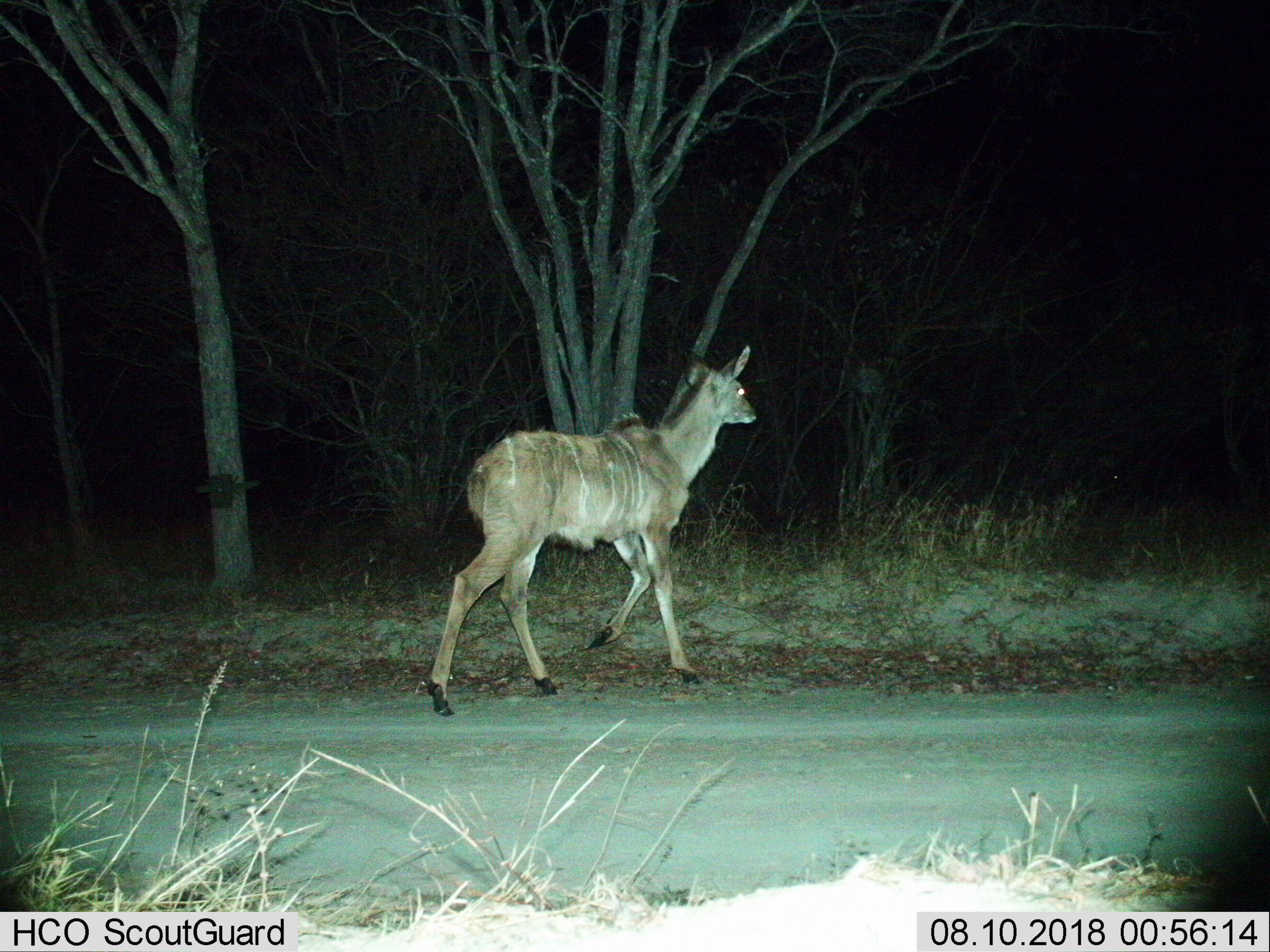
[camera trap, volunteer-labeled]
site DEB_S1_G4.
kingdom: Animalia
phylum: Chordata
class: Mammalia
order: Artiodactyla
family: Bovidae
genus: Tragelaphus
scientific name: Tragelaphus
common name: kudu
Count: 1.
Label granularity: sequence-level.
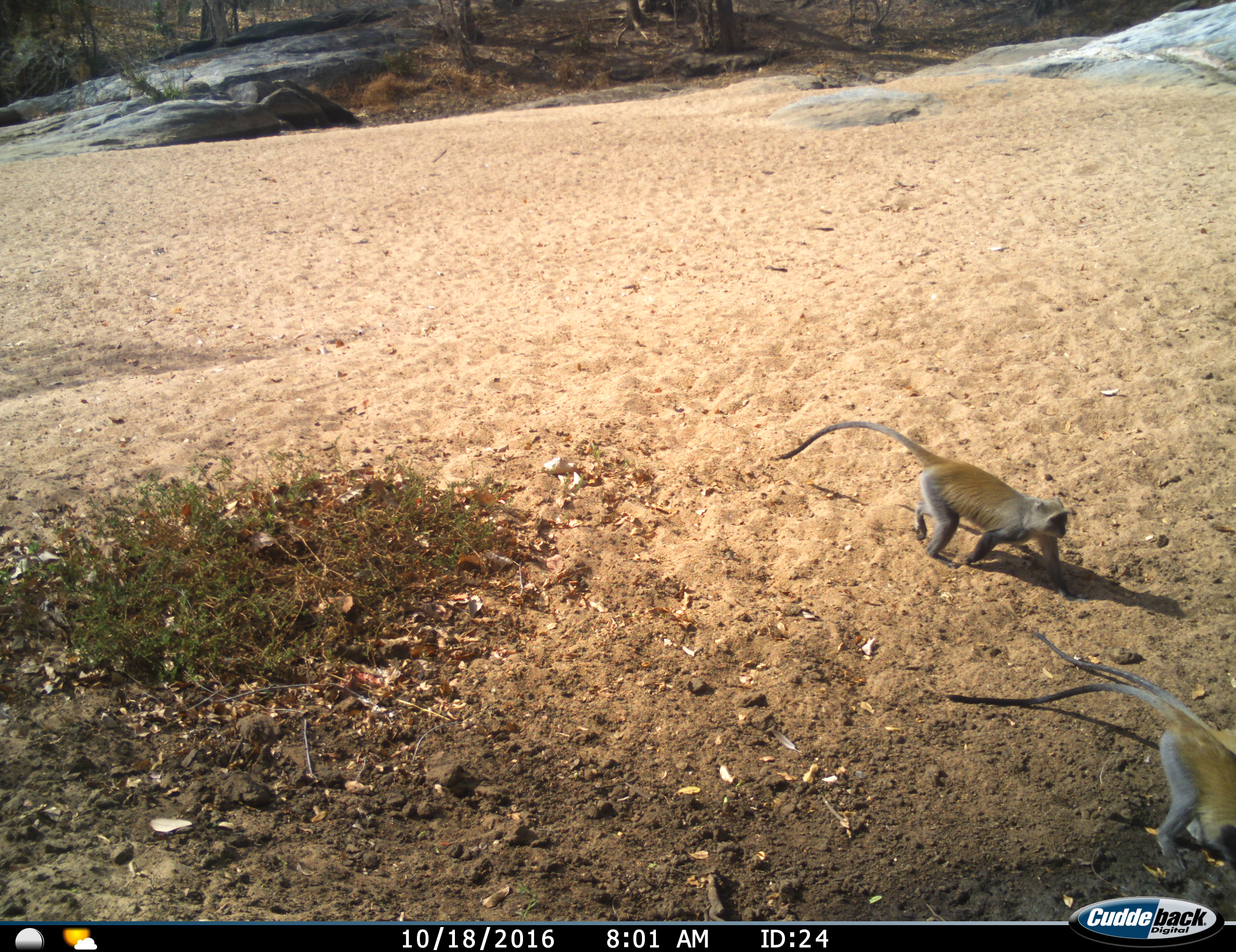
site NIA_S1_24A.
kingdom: Animalia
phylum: Chordata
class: Mammalia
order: Primates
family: Cercopithecidae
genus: Chlorocebus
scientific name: Chlorocebus pygerythrus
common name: vervet monkey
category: monkeyvervet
Monkeyvervet (vervet monkey) (Chlorocebus pygerythrus), count 2. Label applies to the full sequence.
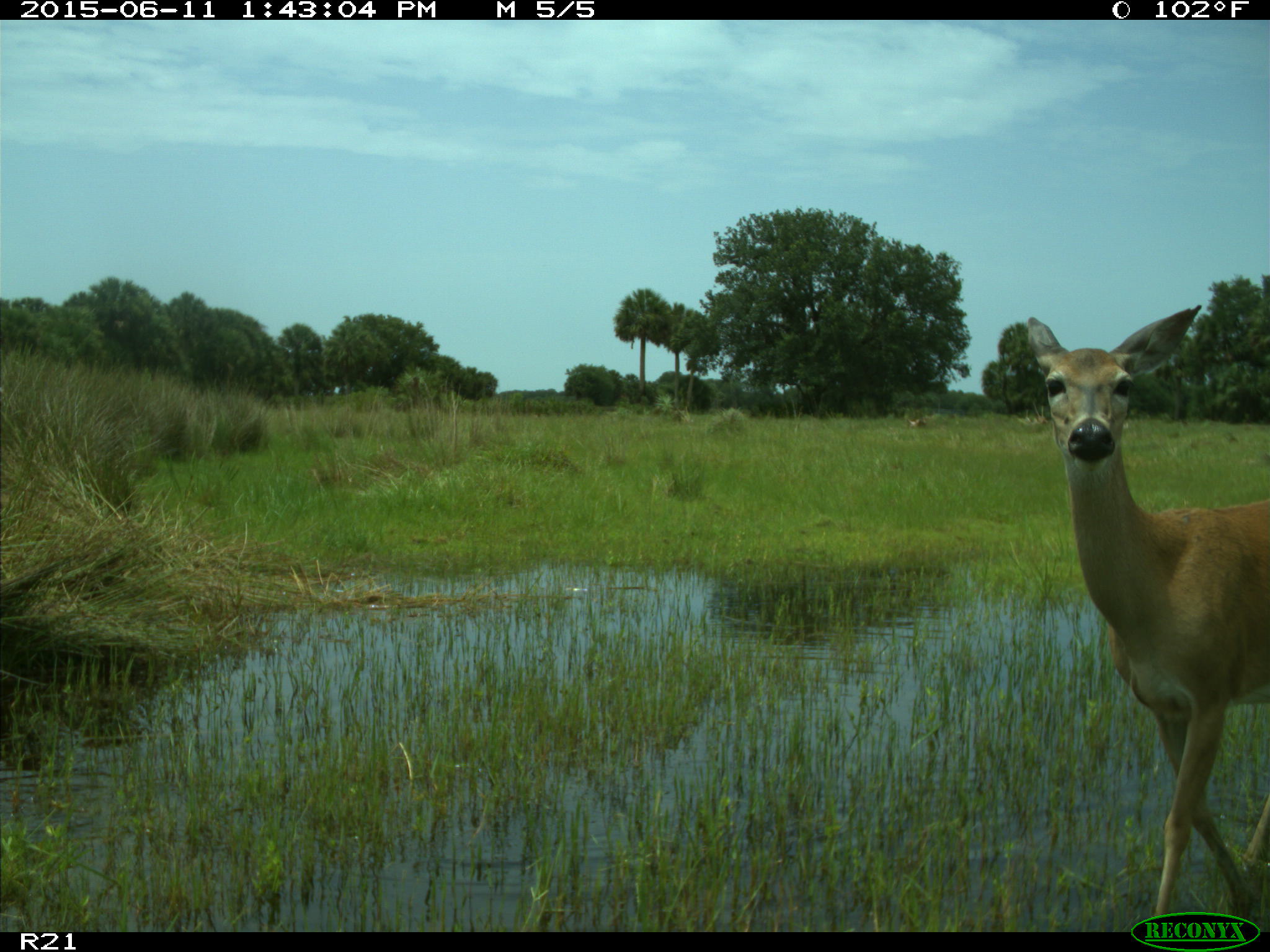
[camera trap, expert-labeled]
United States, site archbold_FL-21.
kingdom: Animalia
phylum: Chordata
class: Mammalia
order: Artiodactyla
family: Cervidae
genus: Odocoileus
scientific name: Odocoileus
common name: deer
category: unidentified deer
Unidentified deer (deer) (Odocoileus).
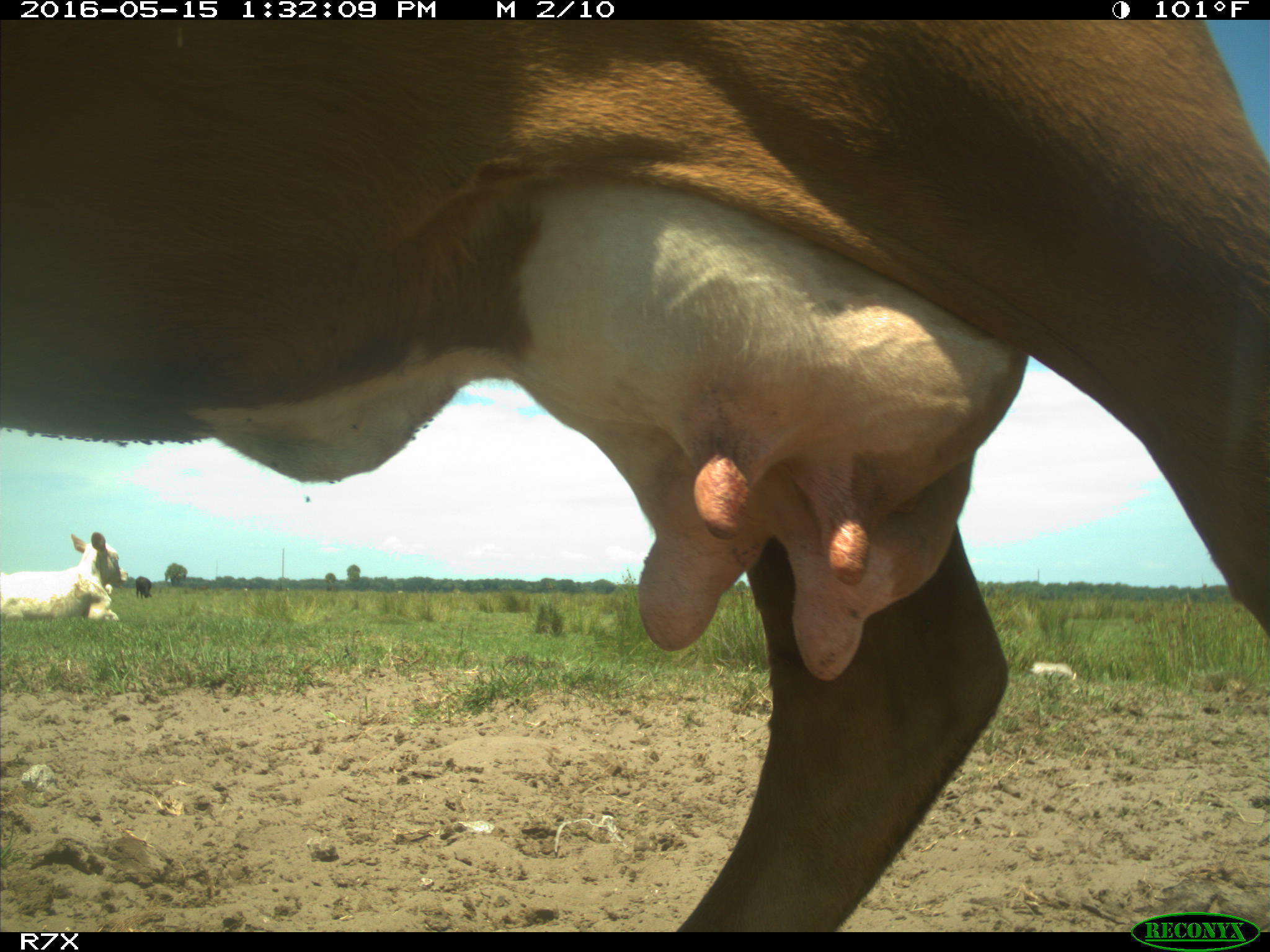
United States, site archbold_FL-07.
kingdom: Animalia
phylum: Chordata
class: Mammalia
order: Artiodactyla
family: Bovidae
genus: Bos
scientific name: Bos taurus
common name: domestic cow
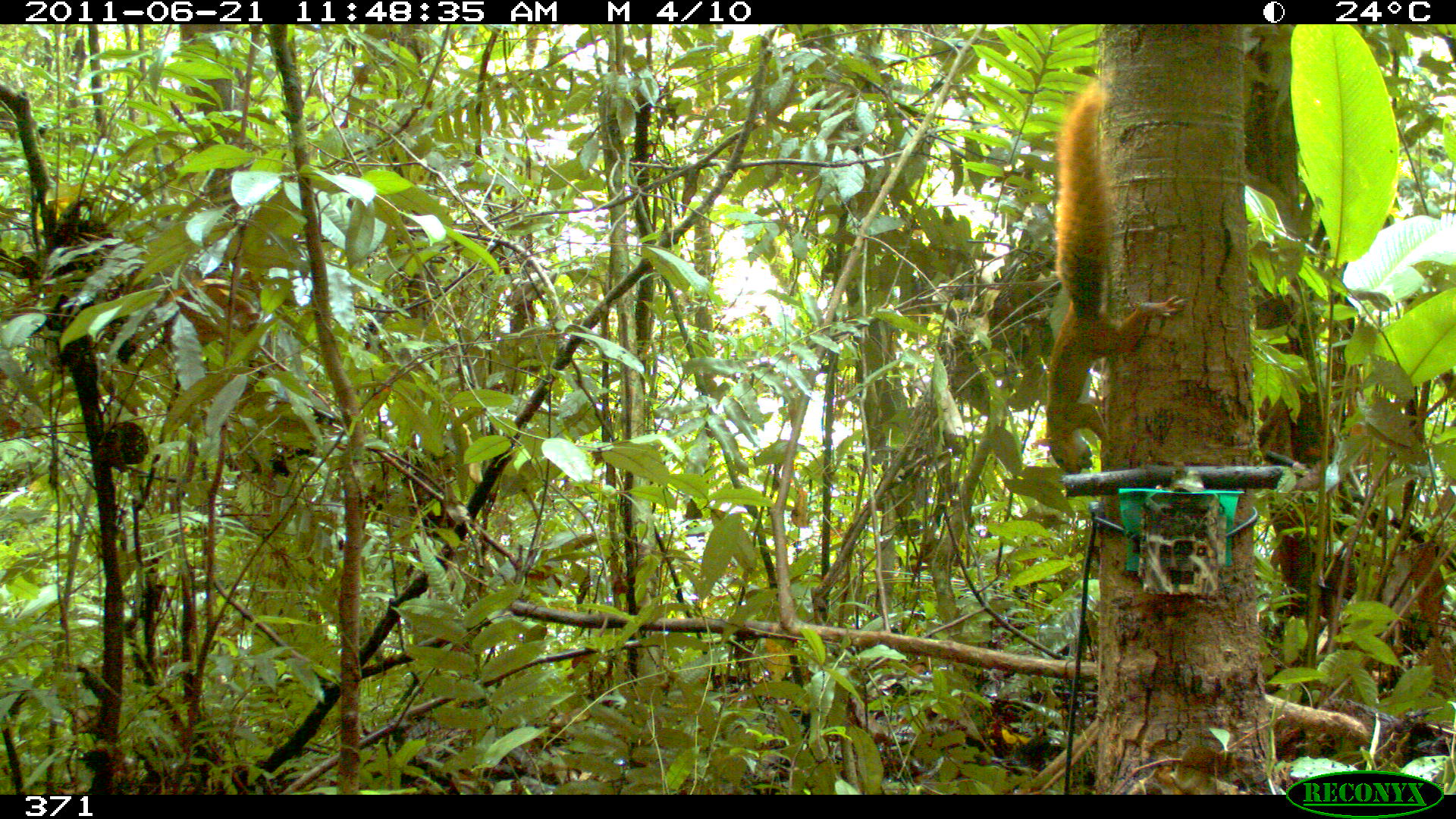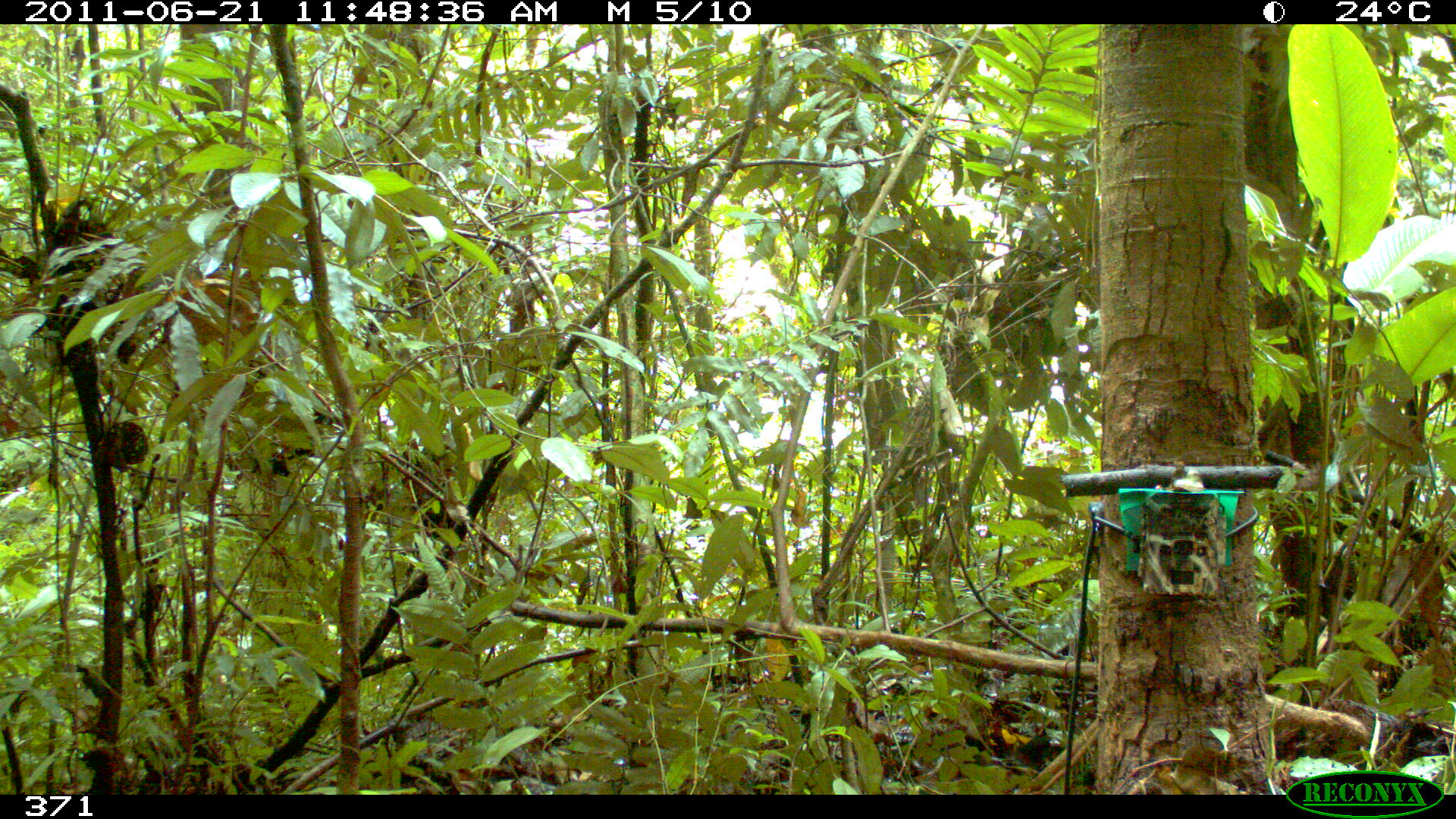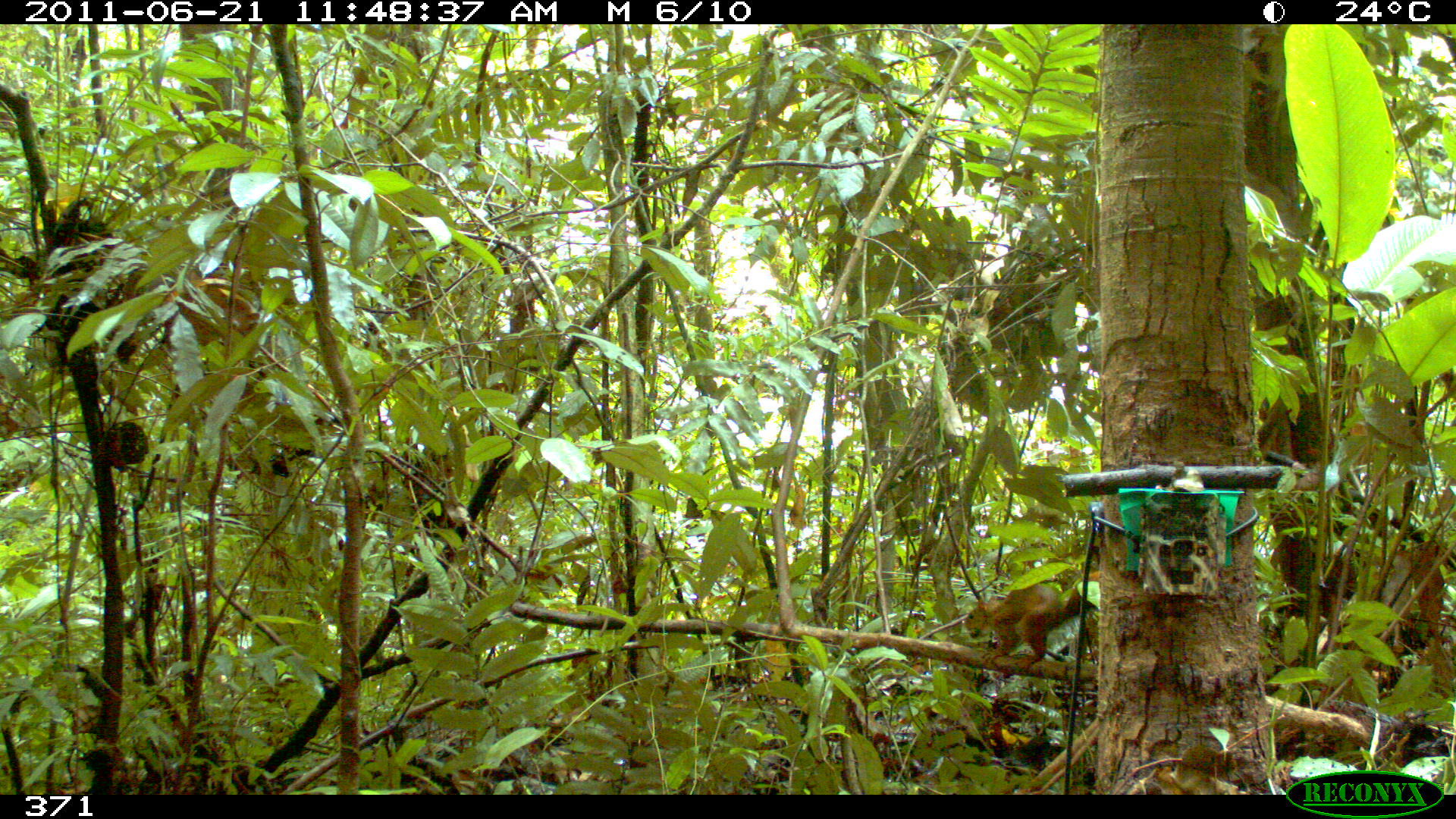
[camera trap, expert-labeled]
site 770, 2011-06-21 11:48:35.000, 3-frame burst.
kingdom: Animalia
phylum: Chordata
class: Mammalia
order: Rodentia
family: Sciuridae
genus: Sciurus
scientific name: Sciurus spadiceus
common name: southern amazon red squirrel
Sciurus spadiceus (southern amazon red squirrel).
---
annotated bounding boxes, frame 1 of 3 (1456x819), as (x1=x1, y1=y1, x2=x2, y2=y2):
sciurus spadiceus: (x1=1031, y1=77, x2=1185, y2=475)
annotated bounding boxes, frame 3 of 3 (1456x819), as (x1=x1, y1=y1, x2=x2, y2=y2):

§ §

Work instructions ::
The preceding entries are to be returned verbatim, with every picture excluded.

Output below ::
[camera trap, volunteer-labeled]
site DEB_S1_G4.
kingdom: Animalia
phylum: Chordata
class: Mammalia
order: Artiodactyla
family: Bovidae
genus: Tragelaphus
scientific name: Tragelaphus
common name: kudu
Count: 1.
Label granularity: sequence-level.
site NIA_S1_24A.
kingdom: Animalia
phylum: Chordata
class: Mammalia
order: Primates
family: Cercopithecidae
genus: Chlorocebus
scientific name: Chlorocebus pygerythrus
common name: vervet monkey
category: monkeyvervet
Monkeyvervet (vervet monkey) (Chlorocebus pygerythrus), count 2. Label applies to the full sequence.
[camera trap, expert-labeled]
United States, site archbold_FL-21.
kingdom: Animalia
phylum: Chordata
class: Mammalia
order: Artiodactyla
family: Cervidae
genus: Odocoileus
scientific name: Odocoileus
common name: deer
category: unidentified deer
Unidentified deer (deer) (Odocoileus).
United States, site archbold_FL-07.
kingdom: Animalia
phylum: Chordata
class: Mammalia
order: Artiodactyla
family: Bovidae
genus: Bos
scientific name: Bos taurus
common name: domestic cow
[camera trap, expert-labeled]
site 770, 2011-06-21 11:48:35.000, 3-frame burst.
kingdom: Animalia
phylum: Chordata
class: Mammalia
order: Rodentia
family: Sciuridae
genus: Sciurus
scientific name: Sciurus spadiceus
common name: southern amazon red squirrel
Sciurus spadiceus (southern amazon red squirrel).
---
annotated bounding boxes, frame 1 of 3 (1456x819), as (x1=x1, y1=y1, x2=x2, y2=y2):
sciurus spadiceus: (x1=1031, y1=77, x2=1185, y2=475)
annotated bounding boxes, frame 3 of 3 (1456x819), as (x1=x1, y1=y1, x2=x2, y2=y2):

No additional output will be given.